● **AIM**: Please reproduce everything from "For example, i" down to "can rename it." in the thread on renaming dummy indices, swapping "action" for "functional".

[START OF SELECTION]

# Dummy index and renaming if not a tensor

• binbagsss
In summary, the conversation discusses the rules for renaming dummy indices in expressions involving tensors and the Levi-Civita symbol. It is mentioned that there is no rule preventing the renaming of dummy indices in non-tensor objects. An example is given where the dummy index is renamed in one of the terms of an expression. Later, the conversation focuses on finding the variation with respect to a specific index in an expression involving the Levi-Civita symbol. Confusion arises when trying to factor out the variation due to the different indices in each term.
binbagsss
Homework Statement
see below
Relevant Equations
see below
Apologies it's been a little while since I've done this, but I believe the rule is, that if the object is not a tensor you can not rename the dummy index?

For example, i have the action

##\int d^3 x \epsilon^{uvp} A_u \partial v A_p ## and I want to write this in terms of the ##i## and ##0## components (so that I can take ##\frac{\delta S}{\delta A_0}## and so later on, I imagine, once I've intergreated by parts etc, it will become handy to rename the dummy indicies, but this can not be done for the levi-civita symbol...is this correct?

many thanks

binbagsss said:
[...] but I believe the rule is, that if the object is not a tensor you can not rename the dummy index?
I don't think there's any such rule. If an index is a (repeated) dummy summation index, you can rename it.

[END OF SELECTION]
[START OF DATA PROVIDED]

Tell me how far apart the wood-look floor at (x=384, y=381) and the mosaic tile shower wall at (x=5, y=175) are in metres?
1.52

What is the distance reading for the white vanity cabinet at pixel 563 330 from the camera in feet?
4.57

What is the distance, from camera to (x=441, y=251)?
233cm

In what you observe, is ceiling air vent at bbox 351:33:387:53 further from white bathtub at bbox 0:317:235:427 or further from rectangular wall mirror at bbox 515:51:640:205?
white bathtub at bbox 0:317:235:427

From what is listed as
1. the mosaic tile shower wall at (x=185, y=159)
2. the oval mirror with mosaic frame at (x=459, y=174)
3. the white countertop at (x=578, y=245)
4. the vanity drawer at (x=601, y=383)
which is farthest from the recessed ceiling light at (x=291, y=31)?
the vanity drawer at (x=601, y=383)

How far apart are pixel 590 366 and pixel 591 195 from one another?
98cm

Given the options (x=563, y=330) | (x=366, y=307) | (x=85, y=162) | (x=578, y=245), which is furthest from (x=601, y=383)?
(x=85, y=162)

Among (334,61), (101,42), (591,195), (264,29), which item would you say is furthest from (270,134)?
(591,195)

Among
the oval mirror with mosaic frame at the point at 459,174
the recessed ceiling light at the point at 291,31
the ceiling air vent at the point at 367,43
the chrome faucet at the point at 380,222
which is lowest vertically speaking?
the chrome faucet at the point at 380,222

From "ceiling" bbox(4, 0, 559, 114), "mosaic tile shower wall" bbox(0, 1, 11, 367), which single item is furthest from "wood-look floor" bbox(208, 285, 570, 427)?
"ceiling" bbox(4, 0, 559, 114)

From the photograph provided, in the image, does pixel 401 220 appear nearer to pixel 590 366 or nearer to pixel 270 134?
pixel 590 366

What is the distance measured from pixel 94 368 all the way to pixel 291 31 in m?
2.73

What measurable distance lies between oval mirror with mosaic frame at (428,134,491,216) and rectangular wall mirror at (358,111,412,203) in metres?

[END OF DATA PROVIDED]

● **SOLUTION**:
For example, i have the functional

##\int d^3 x \epsilon^{uvp} A_u \partial v A_p ## and I want to write this in terms of the ##i## and ##0## components (so that I can take ##\frac{\delta S}{\delta A_0}## and so later on, I imagine, once I've intergreated by parts etc, it will become handy to rename the dummy indicies, but this can not be done for the levi-civita symbol...is this correct?

many thanks

binbagsss said:
[...] but I believe the rule is, that if the object is not a tensor you can not rename the dummy index?
I don't think there's any such rule. If an index is a (repeated) dummy summation index, you can rename it.